= DATASET EXTRACT =
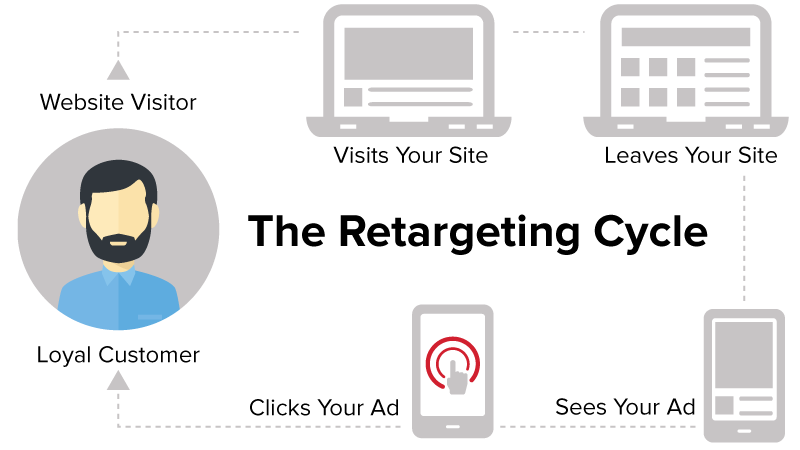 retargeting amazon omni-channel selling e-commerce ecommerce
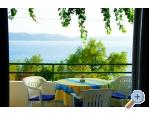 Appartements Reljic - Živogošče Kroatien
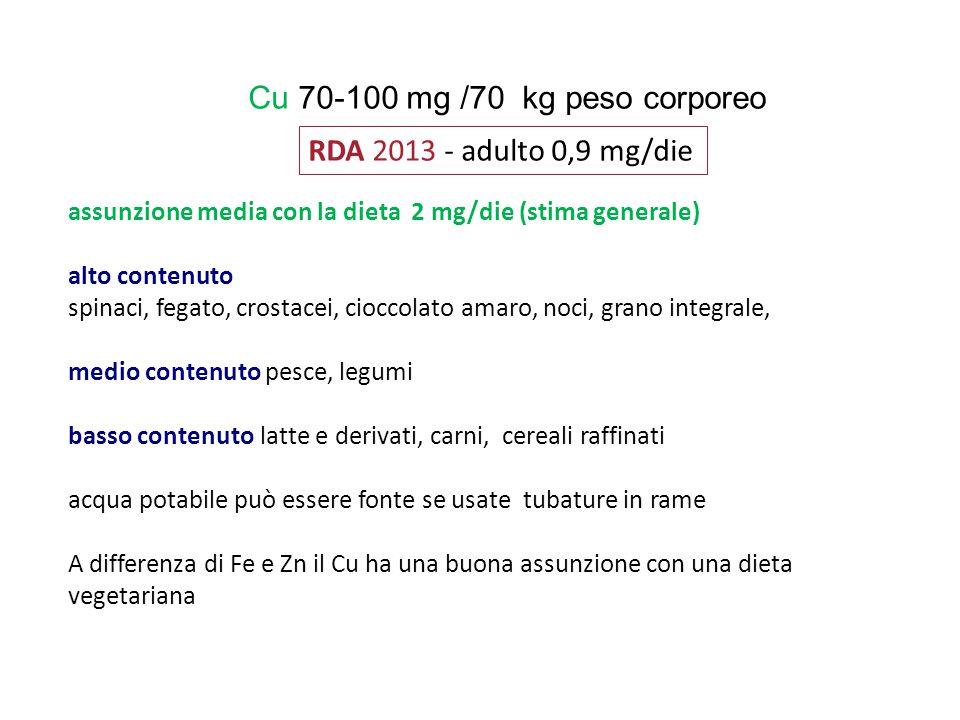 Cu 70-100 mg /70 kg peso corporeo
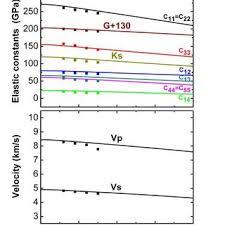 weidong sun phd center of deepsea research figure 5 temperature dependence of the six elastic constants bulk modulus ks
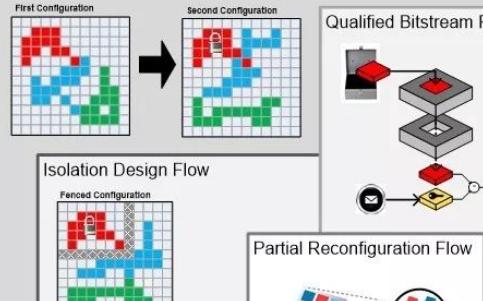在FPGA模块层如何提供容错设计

= TASK GOAL =
Reproduce every line above word for word; no images.

= WRITTEN SOLUTION =
 retargeting amazon omni-channel selling e-commerce ecommerce
 Appartements Reljic - Živogošče Kroatien
 Cu 70-100 mg /70 kg peso corporeo
 weidong sun phd center of deepsea research figure 5 temperature dependence of the six elastic constants bulk modulus ks
在FPGA模块层如何提供容错设计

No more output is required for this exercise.